Set up a Nextcloud session at our office to start and get away from Google. Unfortunately we don’t have public ip addresses and the one from the ISP is dynamic so we decided to use Nginx reverse proxy servers installed on Digital Ocean and just tunnel out the necessary ports we need access to. Attached a very quick and simple drawing of how this works:
Everything works great, the only problem we discovered recently is large file uploads. It seems that this is not a shortcoming I can’t get around and keep getting error 413.
For the record on the LAN Nextcloud is running with Apache, no issue whatsoever, only when I use through the proxies.
No issues are appearing in the access or error logs, only the browser reports error 413.
Any help or guidance would be much appreciated!
P.S: Will add the rest of the configs, can’t post more than 2 links… And Yes I did research, spent 3 days on this already, can’t seem to figure it out.
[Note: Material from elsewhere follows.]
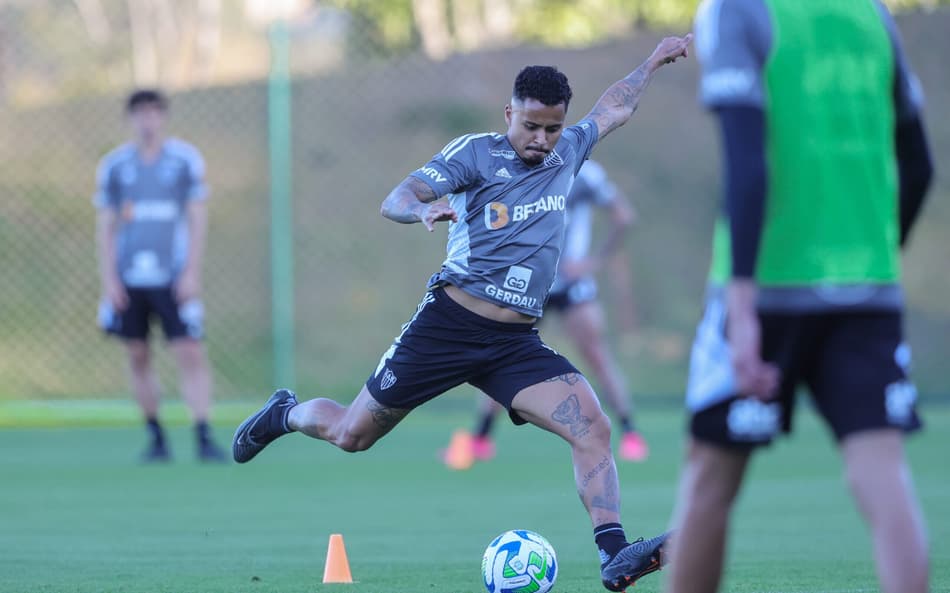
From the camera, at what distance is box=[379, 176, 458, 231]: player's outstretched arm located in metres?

My last reference is from here: https://www.c-rieger.de/nextcloud-installation-guide/#c01
Ok… so a looooong time gone, had to move the office, holidays etc. but figured quite a while ago and updated the above posted config files from pastebin accordingly.
As the nginx manual suggests the context of the client_max_body_size module is http, server, location and I originally had it only in the main nginx.conf. So yea, jokes on me. Hope this can help someone in the future.
I have the same problem on nexcloud 14, I still haven’t found a solution, I’m working on it.
My architecture is a dedicated server on ubuntu 18.04 with a apache2 is a nginx in reverse proxy. However, I looked in all the server configuration files is also the .htaccess everything seems well configured.
What fixed for me is to make sure that client_max_body_size 0 is present in both my nginx.conf (under the http section) and nextcloud,conf (under the server section).
I updated my .conf files accordingly on pastebin so that could give an idea.